→ GOAL OF THE EXERCISE
Output all entries precisely.

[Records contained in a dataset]
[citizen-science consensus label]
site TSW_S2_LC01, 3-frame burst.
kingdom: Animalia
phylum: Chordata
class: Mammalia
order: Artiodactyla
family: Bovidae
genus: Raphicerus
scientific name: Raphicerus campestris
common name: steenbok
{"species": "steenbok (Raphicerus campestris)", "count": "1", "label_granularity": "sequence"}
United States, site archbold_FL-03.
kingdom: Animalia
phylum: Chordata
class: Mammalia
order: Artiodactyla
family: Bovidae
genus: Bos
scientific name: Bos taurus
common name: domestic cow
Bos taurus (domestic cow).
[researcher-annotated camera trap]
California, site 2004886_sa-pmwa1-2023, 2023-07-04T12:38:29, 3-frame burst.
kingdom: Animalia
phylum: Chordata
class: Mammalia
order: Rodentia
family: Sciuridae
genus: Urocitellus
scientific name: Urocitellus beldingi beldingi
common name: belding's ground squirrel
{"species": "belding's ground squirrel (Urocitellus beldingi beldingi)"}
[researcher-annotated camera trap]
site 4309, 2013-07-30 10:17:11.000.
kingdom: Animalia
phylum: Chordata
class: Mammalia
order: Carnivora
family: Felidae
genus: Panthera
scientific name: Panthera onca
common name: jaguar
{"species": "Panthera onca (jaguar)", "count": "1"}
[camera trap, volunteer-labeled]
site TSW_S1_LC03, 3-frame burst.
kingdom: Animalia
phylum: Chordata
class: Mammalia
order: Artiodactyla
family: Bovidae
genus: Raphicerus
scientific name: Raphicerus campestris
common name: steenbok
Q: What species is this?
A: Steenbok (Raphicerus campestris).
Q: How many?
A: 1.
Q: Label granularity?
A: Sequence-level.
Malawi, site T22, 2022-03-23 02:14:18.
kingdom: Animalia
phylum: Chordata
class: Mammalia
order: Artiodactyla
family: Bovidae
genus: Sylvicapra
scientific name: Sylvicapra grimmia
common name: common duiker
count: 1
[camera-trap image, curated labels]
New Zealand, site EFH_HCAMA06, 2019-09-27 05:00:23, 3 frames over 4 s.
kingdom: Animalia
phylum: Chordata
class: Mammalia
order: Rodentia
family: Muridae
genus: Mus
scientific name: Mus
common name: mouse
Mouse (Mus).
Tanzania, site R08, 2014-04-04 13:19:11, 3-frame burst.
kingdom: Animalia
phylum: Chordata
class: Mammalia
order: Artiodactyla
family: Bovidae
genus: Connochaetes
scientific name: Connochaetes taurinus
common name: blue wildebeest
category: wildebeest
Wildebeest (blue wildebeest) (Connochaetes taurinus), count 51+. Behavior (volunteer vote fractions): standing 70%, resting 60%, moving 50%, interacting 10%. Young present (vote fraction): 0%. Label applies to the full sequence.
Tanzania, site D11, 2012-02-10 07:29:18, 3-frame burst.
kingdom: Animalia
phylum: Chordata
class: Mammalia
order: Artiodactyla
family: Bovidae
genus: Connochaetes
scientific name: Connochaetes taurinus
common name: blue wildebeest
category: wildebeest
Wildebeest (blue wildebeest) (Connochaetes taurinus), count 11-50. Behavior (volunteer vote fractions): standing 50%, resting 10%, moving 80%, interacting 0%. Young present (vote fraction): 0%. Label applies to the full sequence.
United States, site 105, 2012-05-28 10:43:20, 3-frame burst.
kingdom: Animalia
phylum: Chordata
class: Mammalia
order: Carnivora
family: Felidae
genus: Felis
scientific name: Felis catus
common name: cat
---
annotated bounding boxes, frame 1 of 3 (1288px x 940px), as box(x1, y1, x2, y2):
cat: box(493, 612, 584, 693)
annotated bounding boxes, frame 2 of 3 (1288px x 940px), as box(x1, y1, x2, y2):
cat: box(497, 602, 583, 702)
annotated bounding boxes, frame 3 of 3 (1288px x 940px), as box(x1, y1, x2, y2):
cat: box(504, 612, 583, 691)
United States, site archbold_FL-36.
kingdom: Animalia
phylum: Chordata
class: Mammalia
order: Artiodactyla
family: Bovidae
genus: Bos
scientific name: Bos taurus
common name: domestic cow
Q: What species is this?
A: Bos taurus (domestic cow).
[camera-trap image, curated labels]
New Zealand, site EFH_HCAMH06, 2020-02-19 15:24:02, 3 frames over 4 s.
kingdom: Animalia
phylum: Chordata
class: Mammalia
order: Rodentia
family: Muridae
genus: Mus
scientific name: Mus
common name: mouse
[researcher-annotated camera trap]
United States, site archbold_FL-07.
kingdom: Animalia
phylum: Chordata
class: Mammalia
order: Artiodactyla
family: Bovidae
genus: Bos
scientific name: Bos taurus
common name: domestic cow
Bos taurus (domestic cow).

→ ANSWER AREA
[citizen-science consensus label]
site TSW_S2_LC01, 3-frame burst.
kingdom: Animalia
phylum: Chordata
class: Mammalia
order: Artiodactyla
family: Bovidae
genus: Raphicerus
scientific name: Raphicerus campestris
common name: steenbok
{"species": "steenbok (Raphicerus campestris)", "count": "1", "label_granularity": "sequence"}
United States, site archbold_FL-03.
kingdom: Animalia
phylum: Chordata
class: Mammalia
order: Artiodactyla
family: Bovidae
genus: Bos
scientific name: Bos taurus
common name: domestic cow
Bos taurus (domestic cow).
[researcher-annotated camera trap]
California, site 2004886_sa-pmwa1-2023, 2023-07-04T12:38:29, 3-frame burst.
kingdom: Animalia
phylum: Chordata
class: Mammalia
order: Rodentia
family: Sciuridae
genus: Urocitellus
scientific name: Urocitellus beldingi beldingi
common name: belding's ground squirrel
{"species": "belding's ground squirrel (Urocitellus beldingi beldingi)"}
[researcher-annotated camera trap]
site 4309, 2013-07-30 10:17:11.000.
kingdom: Animalia
phylum: Chordata
class: Mammalia
order: Carnivora
family: Felidae
genus: Panthera
scientific name: Panthera onca
common name: jaguar
{"species": "Panthera onca (jaguar)", "count": "1"}
[camera trap, volunteer-labeled]
site TSW_S1_LC03, 3-frame burst.
kingdom: Animalia
phylum: Chordata
class: Mammalia
order: Artiodactyla
family: Bovidae
genus: Raphicerus
scientific name: Raphicerus campestris
common name: steenbok
Q: What species is this?
A: Steenbok (Raphicerus campestris).
Q: How many?
A: 1.
Q: Label granularity?
A: Sequence-level.
Malawi, site T22, 2022-03-23 02:14:18.
kingdom: Animalia
phylum: Chordata
class: Mammalia
order: Artiodactyla
family: Bovidae
genus: Sylvicapra
scientific name: Sylvicapra grimmia
common name: common duiker
count: 1
[camera-trap image, curated labels]
New Zealand, site EFH_HCAMA06, 2019-09-27 05:00:23, 3 frames over 4 s.
kingdom: Animalia
phylum: Chordata
class: Mammalia
order: Rodentia
family: Muridae
genus: Mus
scientific name: Mus
common name: mouse
Mouse (Mus).
Tanzania, site R08, 2014-04-04 13:19:11, 3-frame burst.
kingdom: Animalia
phylum: Chordata
class: Mammalia
order: Artiodactyla
family: Bovidae
genus: Connochaetes
scientific name: Connochaetes taurinus
common name: blue wildebeest
category: wildebeest
Wildebeest (blue wildebeest) (Connochaetes taurinus), count 51+. Behavior (volunteer vote fractions): standing 70%, resting 60%, moving 50%, interacting 10%. Young present (vote fraction): 0%. Label applies to the full sequence.
Tanzania, site D11, 2012-02-10 07:29:18, 3-frame burst.
kingdom: Animalia
phylum: Chordata
class: Mammalia
order: Artiodactyla
family: Bovidae
genus: Connochaetes
scientific name: Connochaetes taurinus
common name: blue wildebeest
category: wildebeest
Wildebeest (blue wildebeest) (Connochaetes taurinus), count 11-50. Behavior (volunteer vote fractions): standing 50%, resting 10%, moving 80%, interacting 0%. Young present (vote fraction): 0%. Label applies to the full sequence.
United States, site 105, 2012-05-28 10:43:20, 3-frame burst.
kingdom: Animalia
phylum: Chordata
class: Mammalia
order: Carnivora
family: Felidae
genus: Felis
scientific name: Felis catus
common name: cat
---
annotated bounding boxes, frame 1 of 3 (1288px x 940px), as box(x1, y1, x2, y2):
cat: box(493, 612, 584, 693)
annotated bounding boxes, frame 2 of 3 (1288px x 940px), as box(x1, y1, x2, y2):
cat: box(497, 602, 583, 702)
annotated bounding boxes, frame 3 of 3 (1288px x 940px), as box(x1, y1, x2, y2):
cat: box(504, 612, 583, 691)
United States, site archbold_FL-36.
kingdom: Animalia
phylum: Chordata
class: Mammalia
order: Artiodactyla
family: Bovidae
genus: Bos
scientific name: Bos taurus
common name: domestic cow
Q: What species is this?
A: Bos taurus (domestic cow).
[camera-trap image, curated labels]
New Zealand, site EFH_HCAMH06, 2020-02-19 15:24:02, 3 frames over 4 s.
kingdom: Animalia
phylum: Chordata
class: Mammalia
order: Rodentia
family: Muridae
genus: Mus
scientific name: Mus
common name: mouse
[researcher-annotated camera trap]
United States, site archbold_FL-07.
kingdom: Animalia
phylum: Chordata
class: Mammalia
order: Artiodactyla
family: Bovidae
genus: Bos
scientific name: Bos taurus
common name: domestic cow
Bos taurus (domestic cow).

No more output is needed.